Include Year in model appropriately
Or alternatively, if wanting to constrain for the variation by Year, constrain permutations within Year using ‘strata’
#### NMDS
The NMDS often pairs well with the PERMANOVA because both are more robust to properties of community data. To gain proper fit may need to try multiple dissimilarity methods or tranformations.
Plot ordination
ggplot(nmds.uni, aes(NMDS1, NMDS2))+
geom_point(aes(color=Elevation, shape=Month))
Plotting elevation, month, and site
ggplot(nmds.uni, aes(NMDS1, NMDS2))+
geom_point(aes(color=Elevation, shape=Site), size=3)+
scale_color_gradient2(low='turquoise', mid='yellow', high='red', midpoint=1500)
ggplot(nmds.uniwt, aes(NMDS1, NMDS2))+
geom_point(aes(color=Elevation, shape=Site), size=4)+
scale_color_gradient2(low='turquoise', mid='yellow', high='red', midpoint=1500)
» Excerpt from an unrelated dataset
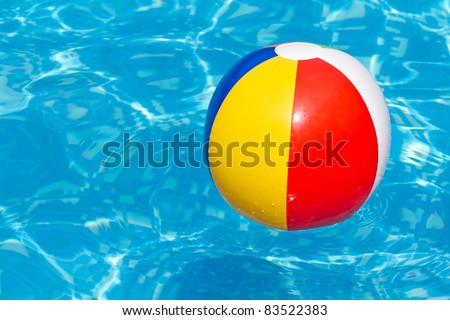 A colorful beach ball floating in a blue swimming pool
Separates well by elevation/site, within each elevation the months are grouped together for the most part.
NMDS is an unconstrained ordination method to visualize multivariate data in fewer dimensions. Depending on the properties of your data and your questions, different methods of ordination may be appropriate. PCoA (or MDS) is a metric version of NMDS, meaning that PCoA is a Euclidean representation of dissimilarities. So, like NMDS PCoA uses dissimilarities, but it is euclidean rather than rank-order which is used to preserve distances hierarchically. NMDS and distance-based ordinations/tests are often easier to use with community data because 0’s and 1’s, rare species are common and do not configure in euclidean space.
In general, ordination & multivaraite methods are defined by (1) whether or not using dissimilarity, (2) whether or not euclidean, (3) test for differences vs explaining differences …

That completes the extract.